有料ユーザー(Plus, Team, Enterprise, Edu)には生成数の上限が解放されているほか、生成した画像を部分的に修正する機能も追加されています。
DALLE3の使い方
1.チャットメニューから[〇〇の画像を生成して]の様にプロンプトを入力
2.生成された画像を修正したい場合は上部メニューから[選択する]をクリックし、修正したい部分を塗りつぶして追加プロンプトを入力
効果的なプロンプト作成
詳細な条件を加える
プロンプトに具体的な情報を含めることで、より正確な画像が生成されます。
例:
- 悪い例:「スマホ」
- 良い例:「カメラが2つ搭載された青色のスマホ、背面は光沢のあるガラス素材」
キーポイント
- 色、形状、材質、光の当たり方など、具体的な詳細を追加する
- 画像の雰囲気や様式(例:写実的、漫画風、水彩画風)を指定する
- 背景や環境の説明を含める
効果的な画像修正指示の例
参考画像やスタイルの例を明確に言語化して説明する
- 「右上の建物をより高くしてください」
- 「人物の表情をもっと明るくしてください」
- 「背景の色彩を暖かみのある色調に変更してください」
ショートカット機能
チャット欄から直接ツールにアクセスできるショートカット機能が追加されました。
2024年10月現在、ブラウザ版にのみ解放されています
チャット欄に/を入力すると、「画像を作成」「ウェブを検索」「o1-previewを使用」の3つの選択肢が表示されます。
※ただしo1-previewの使用は新規チャットに限られます。
「画像を生成してください」や「web検索してまとめてください」といった指示をすることなく、これらツールを使用できます。
例:画像生成
/を入力し、「画像を作成」を選択
プロンプトで作成する画像の内容を指定
プロンプト例:
2本脚で走る白い芝犬
例:ウェブ検索
/を入力し、「ウェブを検索」を選択
プロンプトで検索キーワードを入力
プロンプト例:
今日降水確率が50%以上の地域
例:o1-previewモデルの使用
/を入力し、「o1-previewを使用」を選択
プロンプトを入力
プロンプト例:
二重スリット実験が果たした量子力学における意義について構造的にまとめてください
GPT4-oモデルのファインチューニング
20224年8月に「GPT-4o」のファインチューニング機能(独自のデータを追加で学習させ、新たな知識を持つモデルを作り出す技術)が提供開始されました。対象は全ての有料ユーザーです。

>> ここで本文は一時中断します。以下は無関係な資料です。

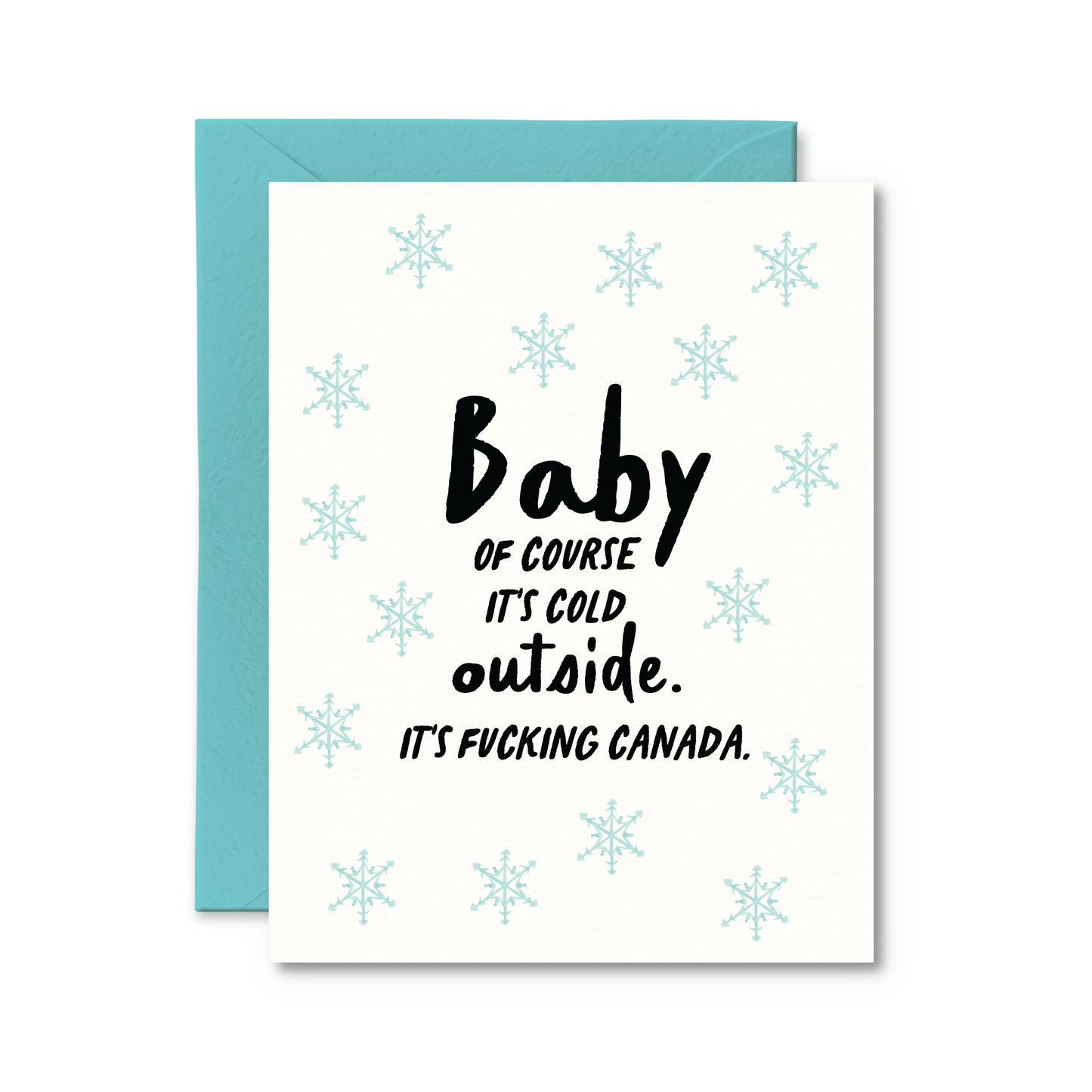 Baby Of Course It's Cold Outside, It's Fucking Canada Holiday Card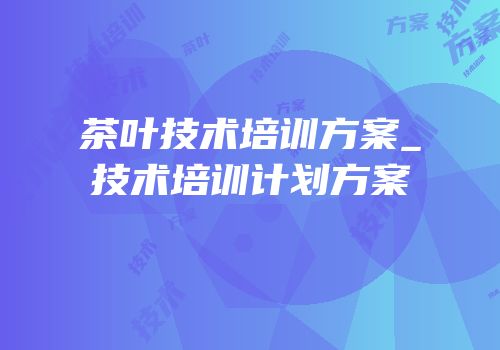 茶叶技术培训方案_技术培训计划方案
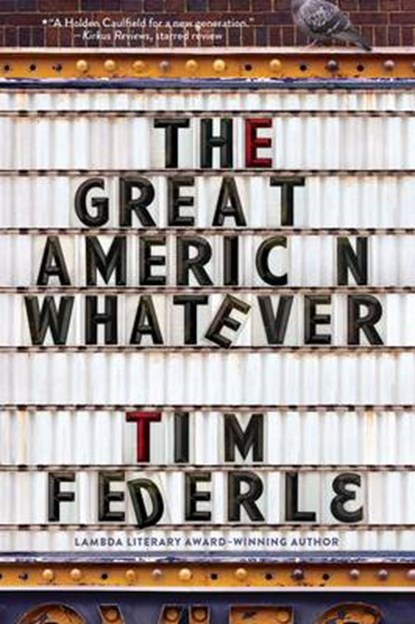The Great American Whatever, FEDERLE,  Tim - Paperback - 9781481475464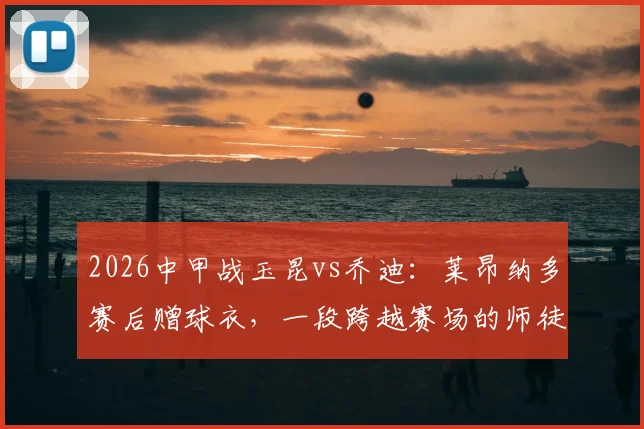 2026中甲战玉昆vs乔迪:莱昂纳多赛后赠球衣,一段跨越赛场的师徒情谊全解析
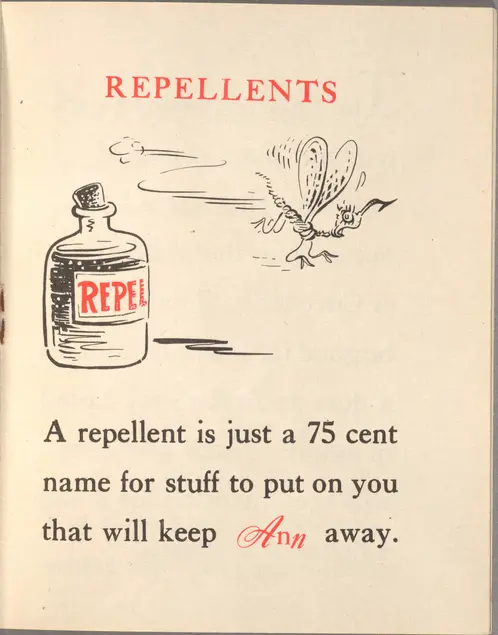 Illustration of a glass bottle with "REPEL" written on it and a mosquito flying away. Red text at the top reads: REPELLENTS. Black text below reads: A repellent is just a 75 cent name for stuff to put on you that will keep Ann away. The word "Ann" is written in red and cursive.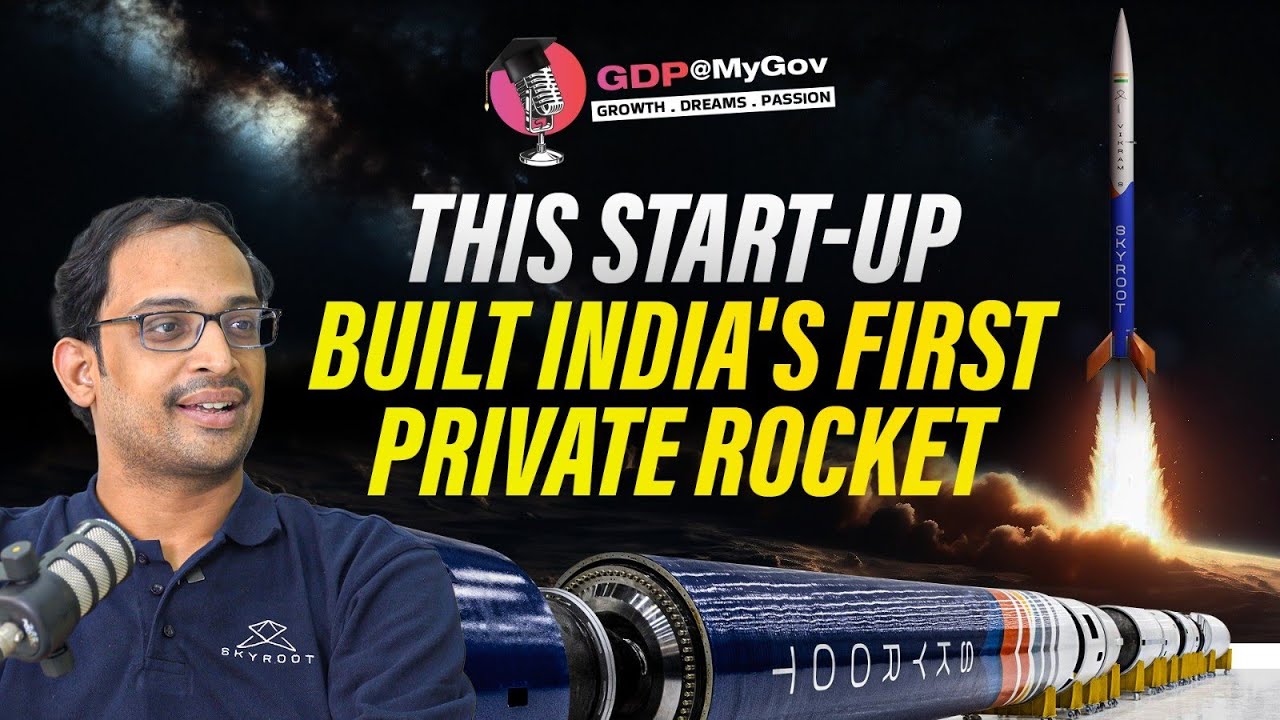 🚀  India's Private Space Race: The Skyroot Story | GDP at MyGov
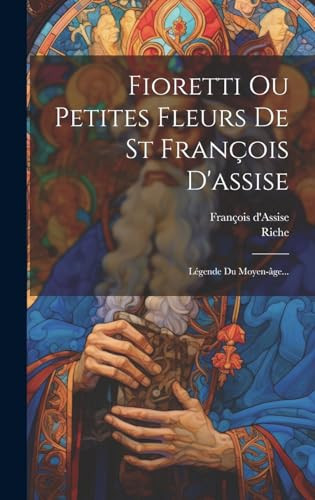 Fioretti Ou Petites Fleurs De St François D'assise Légende Du Moyen-âge...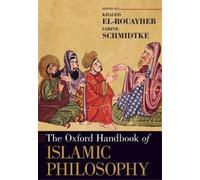 Khaled El-Rouayheb The Oxford Handbook of Islamic Philosophy (Tascabile)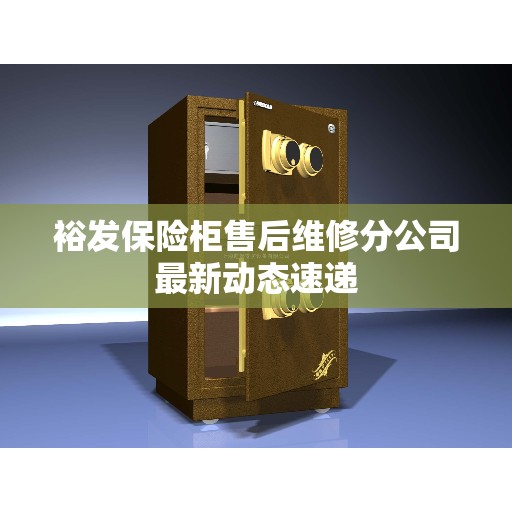 裕发保险柜售后维修分公司最新动态速递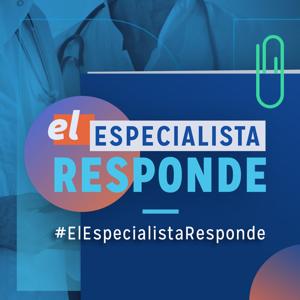 El especialista responde - 24 Podcast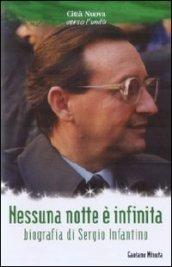 Nessuna nottè è infinita. Biografia di Sergio Infantino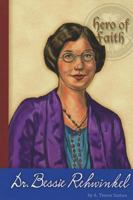 Dr. Bessie Rehwinkel (Hero of Faith) 0758630786 Book Cover
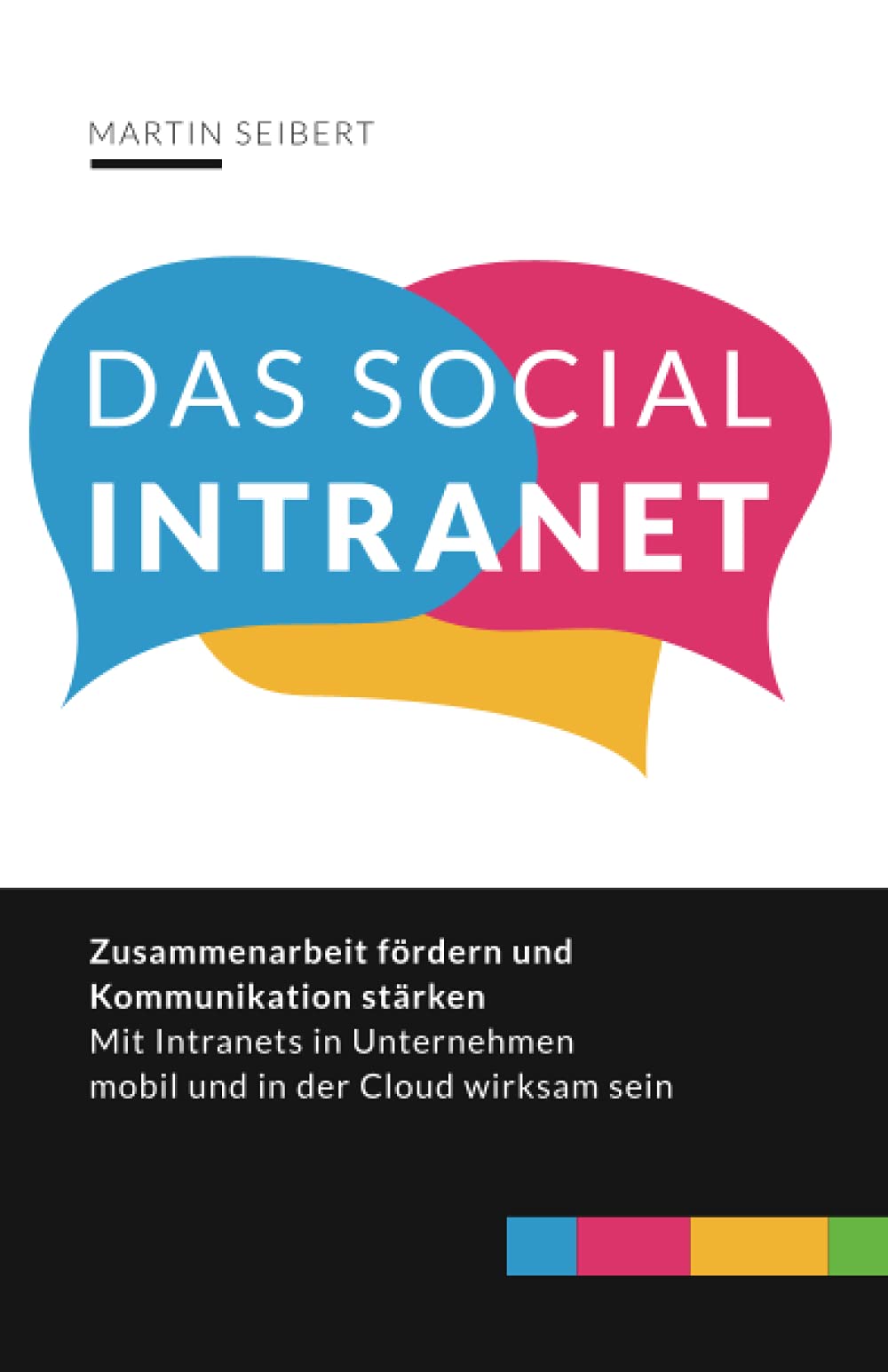 Das Social Intranet: Zusammenarbeit fördern und Kommunikation stärken – mit Social Intranets mobil und in der Cloud wirksam sein Law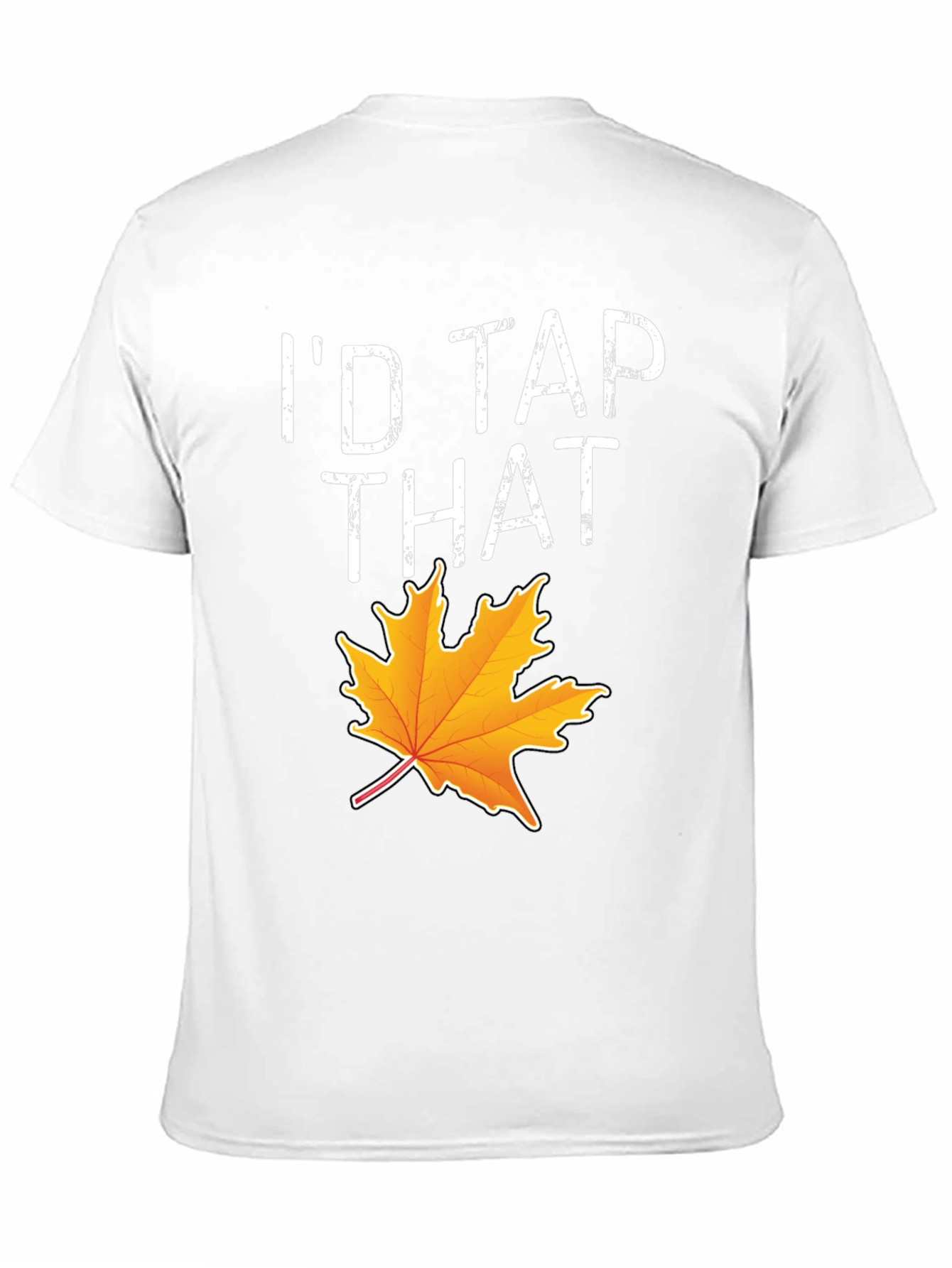Id Tap That Maple Leaf Funny T-Shirt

独自データでモデルをカスタマイズ可能になり、アプリケーションのパフォーマンスと精度向上が期待されます。例えば企業独自の技術データを追加学習させることで、専門知識をもったChatGPT 4oをカスタマイズすることができます。
主な特徴:
・特定のユースケースに特化したモデルの作成が可能
・一貫した出力フォーマットの実現
・レスポンスの品質向上
・文脈理解の改善
活用できる分野:
- 企業独自の専門知識を持つAIアシスタントの開発
- 特定業界や分野に特化した高精度な回答の実現
- 組織固有の方針やトーンに合わせた一貫性のある応答
- カスタマーサポートの品質向上と効率化
- 社内ナレッジの効果的な活用と共有
Vision Fine-Tuning
さらに現在は画像解析に特化したVision Fine-Tuning機能も解放されています。こちらは画像認識・理解能力を特定の用途に最適化するための技術です。
これにより開発者は、より強力な画像理解機能を持つようにモデルをカスタマイズできます。
特定の分野の画像を学習データとして利用することにより、より高度で実用的な画像認識ソリューションの開発を可能にします。様々な産業での革新的な応用が期待されています。
活用できる分野:
- 医療画像の専門的な診断支援
- 産業用の品質検査や異常検知
- 特定商品の詳細な識別と説明
- セキュリティシステムでの特定パターンの検出
- 建築・土木での構造物の分析
このようにファインチューニングは組織や目的に応じてAIを最適化し、より実践的な応用を可能にします。今後、様々な分野でカスタマイズされた生成AIの活用が期待されています。
※利用条件、具体的な実装方法やモデルの種類は頻繁にアップデートされるため、最新の情報は、OpenAIの公式ドキュメントで確認することを推奨します。
プロンプトキャッシング
こちらはChatGPT API向けの機能です(2024年11月時点)
繰り返しのあるプロンプトの一部をサーバーに保存し、APIリクエストを再利用します。ゼロからプロンプトを処理するよりも安価かつ迅速に処理することができます。これにより、長いプロンプトでは反応遅延を最大80%、コストを50%削減できます。
プロンプトキャッシュは、すべてのAPIリクエストに対して自動的に機能し(コードの変更は不要)、追加料金は発生しません。
対象モデル:
・gpt-4o
・gpt-4o-mini
・o1-preview
・o1-mini
まとめ
プロンプトは、AIと対話するための重要な手段であり、その質によってAIの出力結果が大きく変わります。プロンプトエンジニアリングは、AIを使いこなす上で必須のスキルであり、効果的なプロンプトを作成するための様々なテクニックが存在します。
この章で学んだ基本的な概念を踏まえ、プロンプトエンジニアリングのスキルをさらに磨いていきましょう。